Summary
Highlights
COPD stands for Chronic Obstructive Pulmonary Disease, also known as Chronic Obstructive Lung Disease (COLD). It's characterized by chronic airway limitation and inflammation that is irreversible. Historically, COPD included chronic bronchitis, emphysema, and asthma, but asthma was removed because it is treatable.
Patients with COPD struggle to fully exhale due to a loss of elasticity in their alveoli, often caused by inflammation of the bronchi or excessive mucus production. The primary causes of COPD include smoking (including passive smoking), occupational exposure to dusts, chemicals, and pollutants (e.g., asbestos, radon), and genetic predisposition, specifically a deficiency in alpha-1 antitrypsin.
Chronic bronchitis is characterized by chronic inflammation of the bronchial trees, leading to excessive mucus production, hacking cough, and recurrent infections. Patients are often referred to as 'blue bloaters' due to signs like cyanosis (blueness), hypoxia, polycythemia (increased RBCs), a long-term productive cough, unusual breath sounds (crackles, rhonchi, wheezes), and peripheral edema caused by right-sided heart failure (cor pulmonale). A productive cough lasting at least 3 months for two consecutive years is a diagnostic criterion.

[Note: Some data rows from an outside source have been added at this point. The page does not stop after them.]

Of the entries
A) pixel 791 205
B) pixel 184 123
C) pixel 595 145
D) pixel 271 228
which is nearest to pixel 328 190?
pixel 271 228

Emphysema results from alveolar destruction and loss of elastic recoil, leading to air trapping in the lungs. Patients are often called 'pink puffers' due to their pinkish skin, pursed-lip breathing, and increased chest size (barrel chest) from hyperinflation. They are typically thin, have decreased exercise tolerance, severe dyspnea, and a quiet chest upon auscultation due to trapped air. Diagnosis also reveals hyperinflation and a flattened diaphragm on X-ray, leading to air hunger and hyperventilation, often using accessory muscles for breathing. Oxygen therapy should be less than 3 L/min for these patients.
Key diagnostic tests for COPD include spirometry, which measures forced expiratory volume in 1 second (FEV1), and Arterial Blood Gas (ABG) analysis to assess for hypoxemia and chronic compensated respiratory acidosis. A patient with COPD who has been smoking for more than 30 years is at increased risk.
ABG interpretation uses the ROME (Respiratory Opposite, Metabolic Equal) mnemonic. This involves evaluating pH, HCO3 (metabolic), and PCO2 (respiratory). Normal pH is 7.35-7.45, HCO3 is 22-26, and PCO2 is 35-45. Respiratory imbalances are opposite to pH (e.g., high PCO2 = acidic pH), while metabolic imbalances are equal to pH (e.g., high HCO3 = alkalotic pH). Compensation is classified as fully compensated (normal pH), partially compensated (no normal values), or uncompensated (one normal value other than pH).
Specific conditions are linked to different acid-base imbalances. Respiratory acidosis (CARPA) includes COPD, atelectasis, respiratory failure, pneumonia, and aspiration. Respiratory alkalosis (HIGH VP) involves hypoxemia, hyperventilation, ventilator use, and pain. Metabolic acidosis ('AS') is often due to diarrhea, DKA, renal failure, and increased uric acid. Metabolic alkalosis (VANDY) results from vomiting, antacid use, nasogastric suction, diuretics, and excessive bicarbonate.
Nursing management for COPD patients includes positioning (high fowlers, semi-fowlers, or tripod position), and avoiding opioids and benzodiazepines during exacerbations due to their respiratory depressant effects. Increased fluid intake (2-3L) and comfort measures are also crucial. Medical management involves corticosteroids (e.g., dexamethasone, hydrocortisone) to reduce inflammation, typically given via inhalers. Bronchodilators are also used to relax airways and treat air trapping. These include short-acting (SABA) and long-acting beta agonists (LABA) like albuterol, formoterol, and salmeterol, as well as short-acting (SAMA) and long-acting muscarinic antagonists (LAMA) such as ipratropium and tiotropium, which decrease muscarinic secretions. Albuterol specifically treats acute symptoms and exacerbations.